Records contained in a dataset

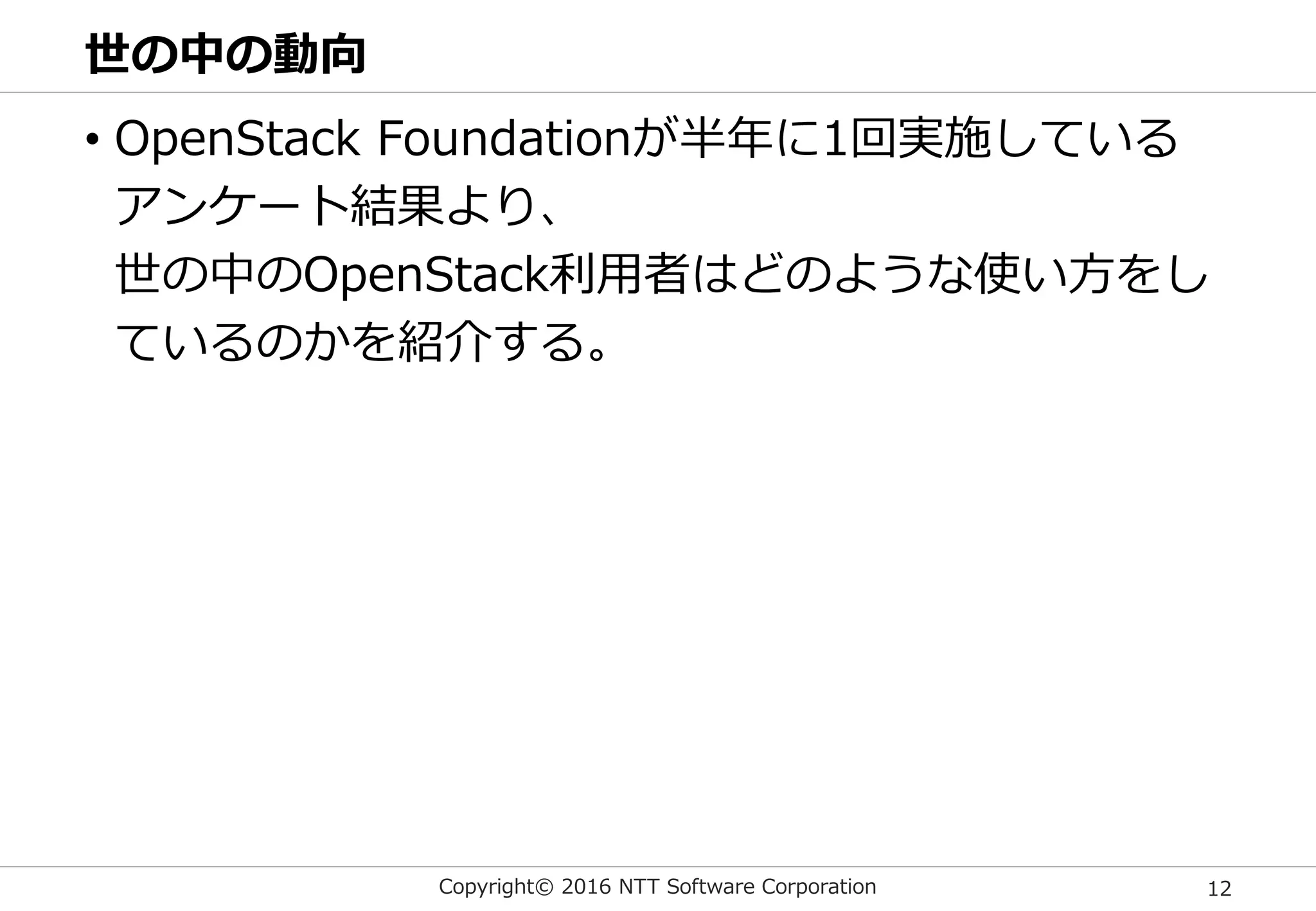 Copyright© 2016 NTT Software Corporation 12
世の中の動向
• OpenStack Foundationが半年に1回実施している
アンケート結果より、
世の中のOpenStack利用者はどのような使い方をし
ているのかを紹介する。
 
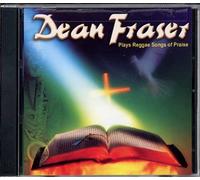 Dean Fraser - Plays Reggae Songs of Praise
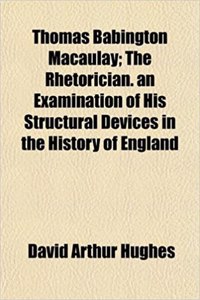 Thomas Babington Macaulay; The Rhetorician. an Examination of His Structural Devices in the History of England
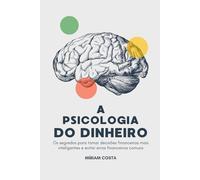 A Psicologia do Dinheiro: - Os Segredos para Tomar Decisões Financeiras Mais Inteligentes e Evitar Erros Financeiros Comuns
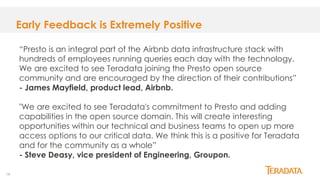 19
Early Feedback is Extremely Positive
“Presto is an integral part of the Airbnb data infrastructure stack with
hundreds of employees running queries each day with the technology.
We are excited to see Teradata joining the Presto open source
community and are encouraged by the direction of their contributions”
- James Mayfield, product lead, Airbnb.
"We are excited to see Teradata's commitment to Presto and adding
capabilities in the open source domain. This will create interesting
opportunities within our technical and business teams to open up more
access options to our critical data. We think this is a positive for Teradata
and for the community as a whole”
- Steve Deasy, vice president of Engineering, Groupon.
 
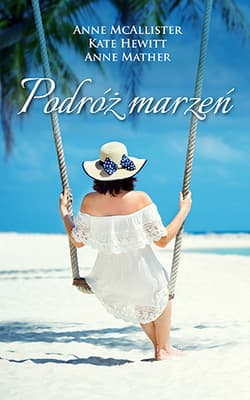 Podróż marzeń - Hewitt Kate, McAllister Anne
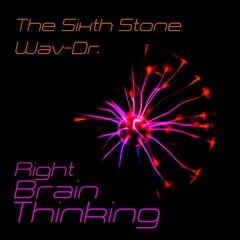 "Right Brain Thinking" by Wav-Dr. and The Sixth Stone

● Task to carry out
Across the records, how many lines contain "Airbnb"? Only the number should be given.

● Solution to this task
2